#### 抜粋記事:
☆ ☆ ☆ ☆ ☆ ☆ ☆
【高校選手権】星稜 3-0 日大藤沢|森山泰希にようやく笑顔 自信と信頼を胸にリベンジの舞台へ!

2015年01月10日 森田将義

スタンドから試合を眺めて気づいたこと。

不完全燃焼だったここまでの鬱憤を晴らすような活躍で、森山(10番)がチームを2年連続の決勝へと導いた。 (C) SOCCER DIGEST

「自分としては、昨日までは満足できる大会ではなかった」
 
 しぶとい戦いぶりで準決勝に勝ち上がってきた星稜だが、FW森山泰希には心からの笑顔がなかった。
 
 初戦の2回戦・鹿児島城西戦はイエローカードを2枚もらい、後半開始早々に退場。出場停止明けの準々決勝・履正社戦は、FW大田賢生の得点をアシストしたものの、怪我で退場を余儀なくされた。
 
 みずからが特長として誇る「ゴールへ向かう気持ちや、前線からかき回してチームを助ける動き、辛い時に声をかけて鼓舞する声」は、間違いなくチームの力になっていた。それでも、最後までピッチに立てない悔しさ、ゴールを決められないもどかしさが、森山から笑顔を奪っていたのだ。
 
 その鬱憤を、一気に晴らすような活躍だった。日大藤沢との準決勝。森山はキックオフから溌剌とした動きでチームを牽引。決勝進出の大きな原動力となったのだ。
 
 最初の見せ場は35分。左サイドでボールを持ったMF藤島樹騎也からのパスをコーナー近くで受けると、ゴール前へ折り返す。これがMF杉原啓太の追加点につながった。
 
 前半ロスタイムには、右サイドからドリブルを仕掛け、中央のFW大田賢生にパス。大田が森山に戻したリターンパスが相手のハンドを誘い、決定的な3点目となるPKを獲得した。
 
 後半は見せ場が少なくゴールは奪えなかったものの、森山はようやくフル出場を果たし、勝利に貢献した。
「ゴールを決めないといけない場面はあったけど、全国の準決勝で圧勝できたのはよかった。やっと、少しはチームに貢献できたんじゃないかと思う」
 
「退場や怪我がプラスになっている」と本人も振り返ったように、初戦の退場処分を無駄にはしなかった。出場停止の3回戦・米子北戦をスタンドから眺め、大事なことに気づけたという。
☆ ☆ ☆ ☆ ☆ ☆ ☆
#### データ抜粋:

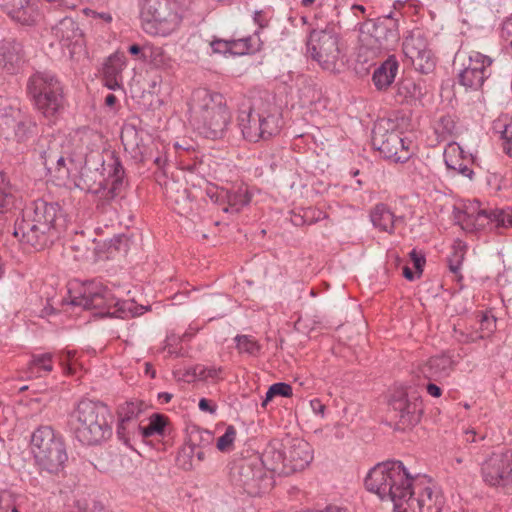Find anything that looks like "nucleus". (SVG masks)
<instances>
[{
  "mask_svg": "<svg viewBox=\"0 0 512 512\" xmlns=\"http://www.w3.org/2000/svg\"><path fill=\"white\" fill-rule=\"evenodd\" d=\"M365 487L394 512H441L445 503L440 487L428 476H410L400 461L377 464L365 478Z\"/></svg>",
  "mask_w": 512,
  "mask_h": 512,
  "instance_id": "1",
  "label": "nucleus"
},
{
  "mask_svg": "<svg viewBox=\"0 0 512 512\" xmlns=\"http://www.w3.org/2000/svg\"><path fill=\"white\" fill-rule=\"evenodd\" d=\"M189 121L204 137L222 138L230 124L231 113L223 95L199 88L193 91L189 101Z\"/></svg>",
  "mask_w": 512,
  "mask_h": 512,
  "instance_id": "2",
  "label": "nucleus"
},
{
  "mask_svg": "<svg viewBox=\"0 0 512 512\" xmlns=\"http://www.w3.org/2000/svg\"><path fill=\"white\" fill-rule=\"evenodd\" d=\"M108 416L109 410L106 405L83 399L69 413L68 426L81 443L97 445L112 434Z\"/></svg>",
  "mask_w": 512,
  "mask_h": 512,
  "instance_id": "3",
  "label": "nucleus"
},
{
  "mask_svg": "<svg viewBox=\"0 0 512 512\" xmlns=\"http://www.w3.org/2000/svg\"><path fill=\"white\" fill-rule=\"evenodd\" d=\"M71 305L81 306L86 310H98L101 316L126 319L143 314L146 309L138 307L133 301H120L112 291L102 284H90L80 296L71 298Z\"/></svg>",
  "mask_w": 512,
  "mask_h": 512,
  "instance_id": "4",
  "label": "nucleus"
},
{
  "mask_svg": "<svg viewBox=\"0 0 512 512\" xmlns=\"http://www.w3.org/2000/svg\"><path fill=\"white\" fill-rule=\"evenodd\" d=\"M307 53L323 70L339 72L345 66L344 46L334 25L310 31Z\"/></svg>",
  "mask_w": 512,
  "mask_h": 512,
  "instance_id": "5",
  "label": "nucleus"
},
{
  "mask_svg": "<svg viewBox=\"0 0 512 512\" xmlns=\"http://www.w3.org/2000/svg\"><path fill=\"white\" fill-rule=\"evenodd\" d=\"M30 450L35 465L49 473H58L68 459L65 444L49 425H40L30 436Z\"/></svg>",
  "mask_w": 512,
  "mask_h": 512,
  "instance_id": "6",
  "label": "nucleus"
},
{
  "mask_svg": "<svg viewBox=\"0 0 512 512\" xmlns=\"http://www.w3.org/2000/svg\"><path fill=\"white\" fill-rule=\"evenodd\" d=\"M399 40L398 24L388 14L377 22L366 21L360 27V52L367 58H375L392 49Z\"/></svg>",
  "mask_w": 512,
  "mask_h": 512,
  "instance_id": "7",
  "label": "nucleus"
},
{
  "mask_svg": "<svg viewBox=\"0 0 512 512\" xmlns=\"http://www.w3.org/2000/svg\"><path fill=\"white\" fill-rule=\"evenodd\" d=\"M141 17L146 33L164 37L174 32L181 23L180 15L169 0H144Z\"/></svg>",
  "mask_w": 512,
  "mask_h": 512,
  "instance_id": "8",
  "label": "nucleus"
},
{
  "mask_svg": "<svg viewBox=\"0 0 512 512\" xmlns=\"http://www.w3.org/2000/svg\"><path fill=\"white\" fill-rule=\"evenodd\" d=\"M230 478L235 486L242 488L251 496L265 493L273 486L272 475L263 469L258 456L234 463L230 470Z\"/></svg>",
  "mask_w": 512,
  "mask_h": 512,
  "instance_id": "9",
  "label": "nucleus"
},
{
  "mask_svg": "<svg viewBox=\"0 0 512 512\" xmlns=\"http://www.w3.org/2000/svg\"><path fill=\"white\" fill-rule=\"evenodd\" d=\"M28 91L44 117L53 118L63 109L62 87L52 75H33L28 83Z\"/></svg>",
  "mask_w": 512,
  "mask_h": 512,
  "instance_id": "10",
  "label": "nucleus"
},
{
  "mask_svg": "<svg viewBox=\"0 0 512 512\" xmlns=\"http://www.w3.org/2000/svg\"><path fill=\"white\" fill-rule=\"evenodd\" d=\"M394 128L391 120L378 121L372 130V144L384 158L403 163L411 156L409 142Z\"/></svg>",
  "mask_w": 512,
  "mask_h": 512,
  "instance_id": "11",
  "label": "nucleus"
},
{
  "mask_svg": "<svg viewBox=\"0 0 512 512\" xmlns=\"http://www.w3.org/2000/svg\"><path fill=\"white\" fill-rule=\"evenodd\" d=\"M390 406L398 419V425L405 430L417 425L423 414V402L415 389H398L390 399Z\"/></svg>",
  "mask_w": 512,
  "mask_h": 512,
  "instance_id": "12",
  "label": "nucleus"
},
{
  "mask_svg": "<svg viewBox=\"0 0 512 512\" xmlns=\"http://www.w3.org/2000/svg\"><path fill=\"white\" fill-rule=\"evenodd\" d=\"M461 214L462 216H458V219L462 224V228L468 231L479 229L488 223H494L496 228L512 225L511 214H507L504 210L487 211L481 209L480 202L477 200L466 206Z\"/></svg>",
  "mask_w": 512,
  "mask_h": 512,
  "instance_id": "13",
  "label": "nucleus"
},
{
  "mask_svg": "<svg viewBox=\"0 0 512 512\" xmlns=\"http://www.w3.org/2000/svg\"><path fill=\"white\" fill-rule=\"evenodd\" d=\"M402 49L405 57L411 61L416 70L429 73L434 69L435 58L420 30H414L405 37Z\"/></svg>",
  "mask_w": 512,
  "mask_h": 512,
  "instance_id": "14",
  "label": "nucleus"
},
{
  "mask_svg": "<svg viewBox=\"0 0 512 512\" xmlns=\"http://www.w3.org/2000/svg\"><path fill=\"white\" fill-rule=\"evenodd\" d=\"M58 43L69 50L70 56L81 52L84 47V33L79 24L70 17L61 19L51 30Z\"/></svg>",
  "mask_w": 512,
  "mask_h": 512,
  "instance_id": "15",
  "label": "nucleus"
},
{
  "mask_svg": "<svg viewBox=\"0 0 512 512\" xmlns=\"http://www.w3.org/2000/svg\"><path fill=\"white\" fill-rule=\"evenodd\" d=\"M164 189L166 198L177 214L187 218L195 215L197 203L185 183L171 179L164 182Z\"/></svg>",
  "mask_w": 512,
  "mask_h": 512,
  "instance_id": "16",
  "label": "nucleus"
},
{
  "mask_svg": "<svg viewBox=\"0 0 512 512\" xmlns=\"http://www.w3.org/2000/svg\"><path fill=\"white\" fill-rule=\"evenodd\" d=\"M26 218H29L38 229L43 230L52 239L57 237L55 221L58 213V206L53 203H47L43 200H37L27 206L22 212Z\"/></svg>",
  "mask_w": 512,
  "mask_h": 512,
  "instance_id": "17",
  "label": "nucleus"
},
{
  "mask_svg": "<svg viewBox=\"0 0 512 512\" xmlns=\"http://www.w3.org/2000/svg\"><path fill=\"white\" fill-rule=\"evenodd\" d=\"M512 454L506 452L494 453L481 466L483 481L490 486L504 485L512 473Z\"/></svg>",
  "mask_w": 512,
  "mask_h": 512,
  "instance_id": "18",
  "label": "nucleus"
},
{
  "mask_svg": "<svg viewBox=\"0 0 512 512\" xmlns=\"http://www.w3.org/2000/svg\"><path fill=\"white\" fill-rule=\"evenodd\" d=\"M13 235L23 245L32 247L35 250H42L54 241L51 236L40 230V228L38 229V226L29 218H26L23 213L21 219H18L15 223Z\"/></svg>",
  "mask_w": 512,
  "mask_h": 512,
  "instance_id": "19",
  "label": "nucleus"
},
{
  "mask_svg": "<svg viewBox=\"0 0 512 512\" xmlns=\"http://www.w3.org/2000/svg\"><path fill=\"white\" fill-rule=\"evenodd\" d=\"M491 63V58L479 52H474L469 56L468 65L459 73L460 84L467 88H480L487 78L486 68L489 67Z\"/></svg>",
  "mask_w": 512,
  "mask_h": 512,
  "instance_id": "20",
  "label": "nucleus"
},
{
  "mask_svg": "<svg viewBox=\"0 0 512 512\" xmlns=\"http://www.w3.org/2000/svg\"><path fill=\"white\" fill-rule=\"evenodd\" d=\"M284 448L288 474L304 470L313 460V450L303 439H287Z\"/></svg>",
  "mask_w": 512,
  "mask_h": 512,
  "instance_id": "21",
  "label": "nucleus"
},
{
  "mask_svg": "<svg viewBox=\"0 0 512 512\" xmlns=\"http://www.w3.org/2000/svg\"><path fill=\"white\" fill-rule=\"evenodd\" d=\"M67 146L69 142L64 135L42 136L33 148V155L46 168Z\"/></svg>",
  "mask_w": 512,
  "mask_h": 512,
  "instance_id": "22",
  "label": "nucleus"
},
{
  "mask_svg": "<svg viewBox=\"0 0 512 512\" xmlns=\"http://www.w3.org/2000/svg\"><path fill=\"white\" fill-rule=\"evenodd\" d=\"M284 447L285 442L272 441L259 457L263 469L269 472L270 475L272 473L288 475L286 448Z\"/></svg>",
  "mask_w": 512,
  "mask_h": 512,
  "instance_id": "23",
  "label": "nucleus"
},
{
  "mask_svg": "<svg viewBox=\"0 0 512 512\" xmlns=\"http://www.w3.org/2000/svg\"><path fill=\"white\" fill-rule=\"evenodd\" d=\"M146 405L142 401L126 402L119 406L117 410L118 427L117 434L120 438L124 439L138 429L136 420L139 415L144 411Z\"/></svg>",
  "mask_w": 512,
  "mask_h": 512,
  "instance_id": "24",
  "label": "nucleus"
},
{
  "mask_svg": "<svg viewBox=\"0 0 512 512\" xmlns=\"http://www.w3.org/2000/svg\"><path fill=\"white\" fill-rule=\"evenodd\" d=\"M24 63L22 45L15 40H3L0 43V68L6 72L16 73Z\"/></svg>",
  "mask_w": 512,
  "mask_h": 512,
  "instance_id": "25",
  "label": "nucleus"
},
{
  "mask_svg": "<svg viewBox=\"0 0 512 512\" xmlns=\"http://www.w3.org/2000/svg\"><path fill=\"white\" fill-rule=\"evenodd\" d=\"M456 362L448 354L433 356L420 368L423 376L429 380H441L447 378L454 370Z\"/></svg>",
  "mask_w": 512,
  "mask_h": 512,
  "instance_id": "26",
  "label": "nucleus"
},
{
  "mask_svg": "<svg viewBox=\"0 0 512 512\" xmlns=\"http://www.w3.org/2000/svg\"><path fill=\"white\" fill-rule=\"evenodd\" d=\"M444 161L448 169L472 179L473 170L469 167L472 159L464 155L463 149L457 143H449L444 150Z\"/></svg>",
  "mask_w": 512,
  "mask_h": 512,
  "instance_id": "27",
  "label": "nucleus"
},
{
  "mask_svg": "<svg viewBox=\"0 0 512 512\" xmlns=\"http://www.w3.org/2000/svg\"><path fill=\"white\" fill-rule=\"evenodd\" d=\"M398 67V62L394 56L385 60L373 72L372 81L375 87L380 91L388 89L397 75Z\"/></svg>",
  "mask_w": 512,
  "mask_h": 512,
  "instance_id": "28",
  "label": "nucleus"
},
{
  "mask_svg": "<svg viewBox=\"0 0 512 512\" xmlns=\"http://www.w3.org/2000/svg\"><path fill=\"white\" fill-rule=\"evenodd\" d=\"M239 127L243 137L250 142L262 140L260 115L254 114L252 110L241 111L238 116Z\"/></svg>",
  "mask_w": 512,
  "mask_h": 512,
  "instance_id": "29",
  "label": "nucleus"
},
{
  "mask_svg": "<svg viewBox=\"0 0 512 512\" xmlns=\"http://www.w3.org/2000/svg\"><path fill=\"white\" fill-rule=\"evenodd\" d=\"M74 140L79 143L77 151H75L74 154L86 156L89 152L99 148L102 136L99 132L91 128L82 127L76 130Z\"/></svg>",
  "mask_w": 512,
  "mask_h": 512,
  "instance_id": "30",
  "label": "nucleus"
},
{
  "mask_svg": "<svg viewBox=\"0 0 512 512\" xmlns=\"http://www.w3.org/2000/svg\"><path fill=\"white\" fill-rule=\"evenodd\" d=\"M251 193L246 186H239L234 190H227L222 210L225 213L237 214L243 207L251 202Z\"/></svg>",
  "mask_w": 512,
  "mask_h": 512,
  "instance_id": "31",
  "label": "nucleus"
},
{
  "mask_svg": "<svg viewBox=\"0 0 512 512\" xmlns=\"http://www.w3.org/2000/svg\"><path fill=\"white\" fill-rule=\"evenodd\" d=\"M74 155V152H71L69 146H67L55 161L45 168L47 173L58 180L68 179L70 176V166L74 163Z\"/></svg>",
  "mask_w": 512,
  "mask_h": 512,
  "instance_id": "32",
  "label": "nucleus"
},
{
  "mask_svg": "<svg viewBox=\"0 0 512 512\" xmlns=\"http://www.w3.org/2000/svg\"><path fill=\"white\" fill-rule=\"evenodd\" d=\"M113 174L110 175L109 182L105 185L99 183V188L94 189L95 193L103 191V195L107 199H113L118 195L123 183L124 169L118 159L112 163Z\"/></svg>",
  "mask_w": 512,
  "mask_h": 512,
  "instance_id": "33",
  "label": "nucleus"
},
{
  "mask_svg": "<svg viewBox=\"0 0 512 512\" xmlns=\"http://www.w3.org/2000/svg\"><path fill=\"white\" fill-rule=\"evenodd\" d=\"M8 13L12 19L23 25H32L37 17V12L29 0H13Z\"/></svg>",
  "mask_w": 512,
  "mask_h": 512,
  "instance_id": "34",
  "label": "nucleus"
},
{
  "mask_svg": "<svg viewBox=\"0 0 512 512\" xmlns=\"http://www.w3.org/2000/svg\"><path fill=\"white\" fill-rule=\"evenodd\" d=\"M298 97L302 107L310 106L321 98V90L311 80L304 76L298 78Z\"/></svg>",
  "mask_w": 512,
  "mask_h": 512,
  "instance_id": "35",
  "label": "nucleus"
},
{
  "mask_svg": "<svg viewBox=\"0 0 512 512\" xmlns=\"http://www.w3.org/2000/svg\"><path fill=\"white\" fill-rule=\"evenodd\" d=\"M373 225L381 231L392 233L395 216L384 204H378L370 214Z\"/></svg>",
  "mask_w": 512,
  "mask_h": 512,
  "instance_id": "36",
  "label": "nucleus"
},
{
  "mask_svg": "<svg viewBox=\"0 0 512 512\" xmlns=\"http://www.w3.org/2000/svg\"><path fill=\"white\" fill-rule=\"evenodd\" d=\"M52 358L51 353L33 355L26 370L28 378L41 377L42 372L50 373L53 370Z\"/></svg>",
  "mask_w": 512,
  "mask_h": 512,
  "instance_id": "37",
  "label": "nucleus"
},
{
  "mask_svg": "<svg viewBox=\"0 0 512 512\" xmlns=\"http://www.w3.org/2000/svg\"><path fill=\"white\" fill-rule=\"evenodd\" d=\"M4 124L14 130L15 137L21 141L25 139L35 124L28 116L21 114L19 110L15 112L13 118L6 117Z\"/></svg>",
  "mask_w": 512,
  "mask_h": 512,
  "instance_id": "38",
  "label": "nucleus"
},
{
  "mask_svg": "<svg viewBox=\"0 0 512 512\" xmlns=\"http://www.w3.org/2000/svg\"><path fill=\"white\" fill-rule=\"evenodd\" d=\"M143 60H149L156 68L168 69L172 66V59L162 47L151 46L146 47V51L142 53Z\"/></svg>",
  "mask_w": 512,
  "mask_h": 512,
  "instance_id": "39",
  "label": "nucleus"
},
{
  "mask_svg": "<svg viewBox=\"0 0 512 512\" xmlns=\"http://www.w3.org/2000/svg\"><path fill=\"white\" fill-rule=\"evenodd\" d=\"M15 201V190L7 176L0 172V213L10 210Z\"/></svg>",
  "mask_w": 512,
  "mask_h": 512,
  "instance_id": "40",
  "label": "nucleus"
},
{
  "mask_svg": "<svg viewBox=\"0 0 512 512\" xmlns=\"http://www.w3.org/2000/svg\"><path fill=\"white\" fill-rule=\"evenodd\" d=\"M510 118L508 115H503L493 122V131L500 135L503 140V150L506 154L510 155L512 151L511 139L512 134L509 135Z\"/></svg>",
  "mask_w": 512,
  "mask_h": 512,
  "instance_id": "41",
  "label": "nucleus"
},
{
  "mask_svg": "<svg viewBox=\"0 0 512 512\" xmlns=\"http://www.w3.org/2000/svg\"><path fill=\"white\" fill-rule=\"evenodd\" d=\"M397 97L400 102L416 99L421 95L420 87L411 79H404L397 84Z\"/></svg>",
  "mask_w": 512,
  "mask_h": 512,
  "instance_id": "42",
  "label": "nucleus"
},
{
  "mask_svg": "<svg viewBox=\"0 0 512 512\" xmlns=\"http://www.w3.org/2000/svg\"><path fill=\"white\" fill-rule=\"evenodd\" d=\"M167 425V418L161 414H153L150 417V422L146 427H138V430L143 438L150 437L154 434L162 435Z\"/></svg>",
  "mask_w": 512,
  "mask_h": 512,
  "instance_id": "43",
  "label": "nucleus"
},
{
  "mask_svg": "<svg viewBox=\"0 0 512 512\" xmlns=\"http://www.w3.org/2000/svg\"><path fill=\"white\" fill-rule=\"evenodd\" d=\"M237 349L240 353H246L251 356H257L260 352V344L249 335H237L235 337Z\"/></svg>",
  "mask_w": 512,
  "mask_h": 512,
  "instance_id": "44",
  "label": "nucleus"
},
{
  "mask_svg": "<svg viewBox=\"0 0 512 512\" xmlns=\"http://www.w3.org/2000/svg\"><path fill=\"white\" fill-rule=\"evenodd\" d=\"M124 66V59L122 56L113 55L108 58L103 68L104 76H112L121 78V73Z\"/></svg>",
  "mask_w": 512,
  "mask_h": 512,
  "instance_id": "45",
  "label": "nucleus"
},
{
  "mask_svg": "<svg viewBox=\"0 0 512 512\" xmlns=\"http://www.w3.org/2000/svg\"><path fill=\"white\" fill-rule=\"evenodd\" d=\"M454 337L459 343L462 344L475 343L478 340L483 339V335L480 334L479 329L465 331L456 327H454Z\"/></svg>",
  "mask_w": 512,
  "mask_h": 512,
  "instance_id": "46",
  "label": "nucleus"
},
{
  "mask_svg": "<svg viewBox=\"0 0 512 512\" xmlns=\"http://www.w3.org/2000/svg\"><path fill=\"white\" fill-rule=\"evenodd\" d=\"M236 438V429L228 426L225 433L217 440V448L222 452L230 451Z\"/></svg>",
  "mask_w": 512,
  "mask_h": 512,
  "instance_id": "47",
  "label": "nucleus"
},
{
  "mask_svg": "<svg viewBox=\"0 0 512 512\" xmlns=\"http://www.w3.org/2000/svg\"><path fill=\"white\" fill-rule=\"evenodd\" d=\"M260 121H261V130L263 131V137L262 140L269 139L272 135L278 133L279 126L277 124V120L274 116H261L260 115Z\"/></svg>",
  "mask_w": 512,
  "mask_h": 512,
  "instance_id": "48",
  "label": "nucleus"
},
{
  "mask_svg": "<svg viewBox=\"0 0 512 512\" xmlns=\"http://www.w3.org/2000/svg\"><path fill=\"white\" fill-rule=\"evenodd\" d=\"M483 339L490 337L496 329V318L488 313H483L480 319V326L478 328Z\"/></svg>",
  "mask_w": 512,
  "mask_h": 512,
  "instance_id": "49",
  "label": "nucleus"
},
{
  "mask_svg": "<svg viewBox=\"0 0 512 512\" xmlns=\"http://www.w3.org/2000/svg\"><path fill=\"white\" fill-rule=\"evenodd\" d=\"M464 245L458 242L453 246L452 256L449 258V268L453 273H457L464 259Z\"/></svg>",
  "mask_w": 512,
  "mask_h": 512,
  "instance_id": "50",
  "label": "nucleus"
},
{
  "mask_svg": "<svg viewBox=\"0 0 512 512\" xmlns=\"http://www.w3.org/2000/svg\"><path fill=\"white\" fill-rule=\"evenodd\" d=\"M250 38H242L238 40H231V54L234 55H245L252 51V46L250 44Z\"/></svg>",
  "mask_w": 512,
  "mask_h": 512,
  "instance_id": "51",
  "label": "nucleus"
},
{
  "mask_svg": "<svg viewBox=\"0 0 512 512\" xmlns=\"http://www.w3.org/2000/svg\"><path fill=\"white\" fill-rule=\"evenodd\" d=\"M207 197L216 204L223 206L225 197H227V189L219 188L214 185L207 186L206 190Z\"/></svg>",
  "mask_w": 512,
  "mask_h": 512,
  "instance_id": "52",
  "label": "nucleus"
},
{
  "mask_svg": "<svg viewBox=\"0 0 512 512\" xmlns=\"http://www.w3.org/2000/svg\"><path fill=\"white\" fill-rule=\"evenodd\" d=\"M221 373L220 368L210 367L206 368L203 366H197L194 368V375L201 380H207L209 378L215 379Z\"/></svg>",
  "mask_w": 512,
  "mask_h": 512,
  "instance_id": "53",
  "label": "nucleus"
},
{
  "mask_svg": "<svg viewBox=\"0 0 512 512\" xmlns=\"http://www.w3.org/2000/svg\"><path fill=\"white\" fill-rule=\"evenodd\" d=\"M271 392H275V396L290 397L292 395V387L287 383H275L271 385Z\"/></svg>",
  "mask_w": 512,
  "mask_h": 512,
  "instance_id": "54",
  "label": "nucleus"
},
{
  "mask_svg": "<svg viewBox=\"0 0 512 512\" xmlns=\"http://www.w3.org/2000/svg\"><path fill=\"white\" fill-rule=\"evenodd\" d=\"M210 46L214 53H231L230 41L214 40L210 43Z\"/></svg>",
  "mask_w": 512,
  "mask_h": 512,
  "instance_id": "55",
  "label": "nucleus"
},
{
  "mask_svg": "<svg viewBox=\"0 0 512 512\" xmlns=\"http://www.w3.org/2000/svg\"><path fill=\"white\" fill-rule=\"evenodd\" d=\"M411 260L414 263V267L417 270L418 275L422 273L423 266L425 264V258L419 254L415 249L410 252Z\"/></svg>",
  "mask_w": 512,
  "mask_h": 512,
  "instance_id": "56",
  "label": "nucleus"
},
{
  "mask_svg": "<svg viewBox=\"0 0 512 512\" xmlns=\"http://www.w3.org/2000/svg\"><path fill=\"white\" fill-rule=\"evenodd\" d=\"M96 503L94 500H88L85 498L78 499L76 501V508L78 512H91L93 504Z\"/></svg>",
☆ ☆ ☆ ☆ ☆ ☆ ☆
#### 課題内容:
星稜対日大藤沢の記事によると、森山泰希が出場停止のためにスタンドから観戦した試合はどれか。

#### 解答例:
3回戦の米子北戦。